• 問題
A: 星空の思い出を語る文章を読み、次の問いに答えなさい。
(i) 筆者が小学校3年生だったのは西暦何年か。
(ii) 肉眼で見ることが可能なのは何等星までの明るさか。
(iii) 筆者が歯科医になることを考え出したのは小学校何年生のときか。
B: 星空の思い出を語る文章の続きを、最後の文の後から書きなさい。

MUSIC
虚実1:99
総武線猿紀行

第12回
「ライブハウスがやってきた! ヤアヤアヤア!」
(その1)

僕は歯科医のはしくれでもある、歯科医のロッカーだが、
そもそも歯科医になる事を考え出したのが、小学校5年生。
小学校3年まではかなり本格的な天文少年で、
反射式赤道儀まで買ったぐらいだった。
(11月18日の流星群、楽しみですねえ)

ところが、忘れもしない1968年、
つまり僕が小学校3年の年だ。
突然、総武線は市川あたりの空から星が消えた。
それまではコンスタントに五等星まで見えた空が、
急に二等星(せいぜい三等星)までしか見えなくなった。
(六等星までが肉眼で見ることが可能の明るさである。)
直接的にはかなり巨大なネオンが、
町中にその年いくつかできたためであった。
そして、空気の透明度がかなり急激に落ちたとも思う。

現在、茂原のような千葉の田舎の町に行って
「すごい広い、深い(距離感がある)空だああ!」
と思うのだが、
東京都内や市川だって、1967年ぐらいまでは、
コンスタントにあのくらい深い空だった。
その模様は、例えば、クレージーキャッツ映画の、
前期作品群で観察できる。
60年代の微妙な時期に撮られているので、
空の綺麗さがよくわかるのだ。
国会議事堂付近でもなんでも、
空が札幌で撮影したように美しい。
市川では'68年ごろに急に空から星が消えたわけだ。
広く言えば、60年代後半に東京23区
およびその付近から星が消えたのではないかと思う。

というわけで、僕は天文少年の道を
断念しなければならなかった。

• 資料抜粋

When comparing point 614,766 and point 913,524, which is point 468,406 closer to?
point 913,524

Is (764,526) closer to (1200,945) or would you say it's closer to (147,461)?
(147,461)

• 解答
A:
(i) 1968年
(ii) 六等星
(iii) 小学校5年生

B:
金星や木星、土星といった明るい惑星は、
空が汚くなっても手軽に観察できるのであるが、
何百万光年離れたロマンが香る星雲、星団や、
素人にも発見の夢踊る“彗星”となるとそうもいかない。
小学生ではあったが、
アンドロメダ大星雲や、ヘラクレス座星団など、
そこそこ本格的な星雲を観察し始めていた
天文少年にとって、空気の汚染は痛かった。
すでに3年のキャリアを持っていた天文少年は、
夜店で買った金魚の世話を忘れるように
天文をあっさりやめた。
なぜか別に悲しくも何ともなかった。

というのは、ゴールデンカップスやスパイダース、
タイガースといったグループサウンズが、
TVからあふれ出て来て、夢中になったからだ。
そしてほどなく彼らがカバーしているビートルズ、
ローリングストーンズといったグループの音楽も
同時並行で聞くようになった。
愛読誌は「ミュージックライフ」で
愛聴ラジオは土居まさるの「ハローパーティ」、
亀淵昭信の「ポップスベストテン」。
愛視テレビは大橋巨泉の「ビートポップス」、
黒沢久雄や小山ルミなどの「ヤング720」、
そして、巨泉、前田武彦の「ゲバゲバ90分」だ。

おそらく、遅かれ早かれ、
僕はロック少年になっていたとは思うが、
この '68年という年が、後の路線決定には決定的であった。
ダイアナ・ロス&シュープリームス、
1910フルーツガムカンパニー、ビージーズ。
バーズやクリーム、バニラファッジ、
フランシス・レイといった多彩なグループが
チャートをにぎわした。
ラジオを聞いていれば、サイケ、ソウル、
ヘヴィーロックから、フランス映画音楽、
カンツオーネまで、
タワーレコード渋谷店の1階から6階ぐらいまでの
全ジャンルのように、手に入らない音楽はなかった。
というか、ポップスというくくりに
ゴチャマゼになっていたのだ。
だから、今でも僕はワールドミュージックでも
名盤解放同盟でもなんでも聞くし、
どのジャンルにも首をつっこみたがるのだ。

というわけで'68、'69年当時、
ロックはまだあまりポップスから分化してなかった。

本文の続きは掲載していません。